= À faire =
1 - Recopiez fidèlement le passage du récit de la sortie au gouffre d'Antona qui s'ouvre sur les mots comprenant « Préparatifs express » et se clôt sur « le samedi matin. ».
2 - Relevez tous les surnoms attribués aux participants dans le récit de la sortie au gouffre d'Antona, en indiquant à qui chacun revient.
3 - Poursuivez le récit de la sortie au gouffre d'Antona à partir de l'endroit où il s'arrête.

= Texte extrait =
Gouffre d’Antona
Participants : Vincent, Damien, Xavier
Lieu : Bohas-Meyriat-Rignat (Ain)
Date : 01/11/2025
Ecrit par : Damien & Vincent
Localisation
Entrée du gouffre d’Antona :
commune de Bohas-Meyriat-Rignat (01250) Ain
UTM 31T : X = 686 049 m Y = 5110 362 m
WGS84 : Longitude Est 46,1215° Latitude Nord 5,4081°
Point de stationnement (WGS84) : Longitude Est 46,1265° Latitude Nord 5,4014°

Mission : Gouffre d’Antona – Les Trois Mousquetons
Nous étions trois courageux (ou inconscients) pour affronter le gouffre d’Antona, planqué à Bohas-Meyriat-Rignat, dans l’Ain. Une expédition annoncée comme « aérienne » … autrement dit : beaucoup de vide, peu de sol.
Vincent, alias Monsieur Caillou, notre équipeur officiel, le gars qui aime les nœuds et les arbres douteux. C’est la première fois qu’il prend en charge l’équipement d’une sortie souterraine.
Damien, surnommé le Dromadaire, porteur de sacs professionnel (et râleur à ses heures).
Xavier, dit le Chef de bande, veille au grain et au moral des troupes… surtout à l’heure de l’apéro. Il posera un regard expérimenté sur l’équipement réalisé par Vincent et pourvoira avec générosité quelques pâtisseries gourmandes.
Préparatifs express
Le covoiturage depuis Clonas-Sur-Varèze et Vienne est décidé dans la semaine qui précède le samedi 1er novembre. On programme également la préparation du matériel, le matin même de la sortie, au local du club à partir de 07h30. Les fiches d’équipements sont préalablement étudiées par Xavier et Vincent au cours de la semaine afin d’être efficace le samedi matin.

Arrivés au local samedi matin, on prépare — dans un élan de motivation fulgurante — les trois kits de cordes, mousquetons, dyneema, etc. Certaines longueurs de corde du club n’étant plus d’usage, le matériel sélectionné diffère de celui initialement programmé sur les fiches d’équipement. On choisit donc avec quelques tergiversations les longueurs de corde disponibles en fonction des besoins. Finalement seul bémol : les cordes sont sèches, elles seront plus difficiles à nouer et il faudra modérer la vitesse de descente pour éviter les échauffements.
Départ du local à 08h00, arrivée à 09h30 sur site. On s’habille et on grignote les pâtisseries apportées par Xavier. Damien se fait piquer par une ortie, ça commence fort, dignité légèrement atteinte mais sans aucune gravité.
Approche et installation
Après quelques centaines de mètres de marche d’approche, un chasseur amical nous indique le chemin. Le GPS employé par Vincent confirme les indications du chasseur et nous arrivons sans tarder à l’entrée du gouffre située au pied d’un bosquet de gros chênes et protégée par un grillage.

= Données enregistrées =
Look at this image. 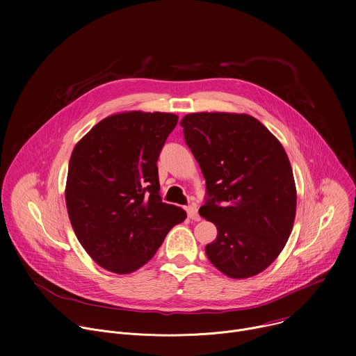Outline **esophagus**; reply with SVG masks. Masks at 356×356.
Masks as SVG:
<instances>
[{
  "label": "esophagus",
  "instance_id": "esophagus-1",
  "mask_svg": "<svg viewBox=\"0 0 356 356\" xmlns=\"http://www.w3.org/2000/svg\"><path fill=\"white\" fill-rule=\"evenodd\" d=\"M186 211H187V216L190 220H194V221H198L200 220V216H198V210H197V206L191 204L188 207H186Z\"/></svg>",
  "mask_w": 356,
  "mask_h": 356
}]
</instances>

...

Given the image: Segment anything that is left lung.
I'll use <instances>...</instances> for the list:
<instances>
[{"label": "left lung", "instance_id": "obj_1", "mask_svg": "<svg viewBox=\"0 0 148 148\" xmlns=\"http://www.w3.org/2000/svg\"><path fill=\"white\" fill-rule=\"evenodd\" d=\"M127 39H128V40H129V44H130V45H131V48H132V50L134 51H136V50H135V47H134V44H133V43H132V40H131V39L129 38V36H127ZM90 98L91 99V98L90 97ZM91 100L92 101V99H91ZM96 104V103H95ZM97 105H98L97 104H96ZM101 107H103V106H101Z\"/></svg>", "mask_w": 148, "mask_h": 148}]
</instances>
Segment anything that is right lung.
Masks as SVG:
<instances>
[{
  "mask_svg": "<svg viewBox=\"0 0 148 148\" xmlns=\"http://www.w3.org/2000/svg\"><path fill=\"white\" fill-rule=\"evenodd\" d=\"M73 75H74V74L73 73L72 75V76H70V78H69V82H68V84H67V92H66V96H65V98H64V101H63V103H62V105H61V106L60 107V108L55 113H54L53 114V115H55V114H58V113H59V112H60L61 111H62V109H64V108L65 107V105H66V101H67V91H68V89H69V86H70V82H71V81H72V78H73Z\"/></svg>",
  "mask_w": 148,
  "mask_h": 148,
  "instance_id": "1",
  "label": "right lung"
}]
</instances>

= Résultats de l'exercice =
1 -
Préparatifs express
Le covoiturage depuis Clonas-Sur-Varèze et Vienne est décidé dans la semaine qui précède le samedi 1er novembre. On programme également la préparation du matériel, le matin même de la sortie, au local du club à partir de 07h30. Les fiches d’équipements sont préalablement étudiées par Xavier et Vincent au cours de la semaine afin d’être efficace le samedi matin.

2 -
Monsieur Caillou (Vincent)
le Dromadaire (Damien)
le Chef de bande (Xavier)

3 -
L’arbre penché censé tenir la première corde, a l’air aussi solide qu’une biscotte trempée : il est sécurisé par une élingue attachée sur un autre arbre pour éviter qu’il ne tombe dans le gouffre. Mort depuis quelques temps, il perd son écorce et apparait grignoté par les champignons xylophages, tôt ou tard il faudra l’abattre pour éviter tout risque d’accident. Mais pour le moment il résiste encore bien et permet d’équiper la tête du premier puits après avoir amarré la corde sur un arbre adjacent qui lui est bien vivant et vigoureux. Le risque est donc mesuré.
Le cas de cet équipement sur des arbres ne s’étant jamais présenté lors des entrainements en salle d’escalade, Vincent reste perplexe, mais Xavier le guide dans cet exercice finalement relativement simple. Avant de se pencher sur le puits d’entrée, Vincent commence par un nœud de cabestan sur un arbre vigoureux à l’écart du vide, puis assuré sur cet amarrage robuste, Xavier montre la démarche à suivre. Au-dessus du puits d’entrée, Vincent réalise donc, avec l’aide de Xavier, un nœud de chaise double maintenu par deux sangles enroulées autour de l’arbre penché. Le raccordement entre les sangles et le nœud de chaise double se fait par l’intermédiaire de simples « têtes d’alouettes ».
Descente dans le vide
34 mètres de descente pour commencer, histoire de se mettre dans le bain (sans eau, heureusement). Ensuite une petite escalade de 9 mètres déjà équipée (corde fixe) pour atteindre un second puits de 28 mètres. Au bas de ce deuxième puits, on s’arrête devant une lucarne dont l’équipement n’est pas évident. Monsieur Caillou ouvre la voie, tête la première dans le vide. Logique.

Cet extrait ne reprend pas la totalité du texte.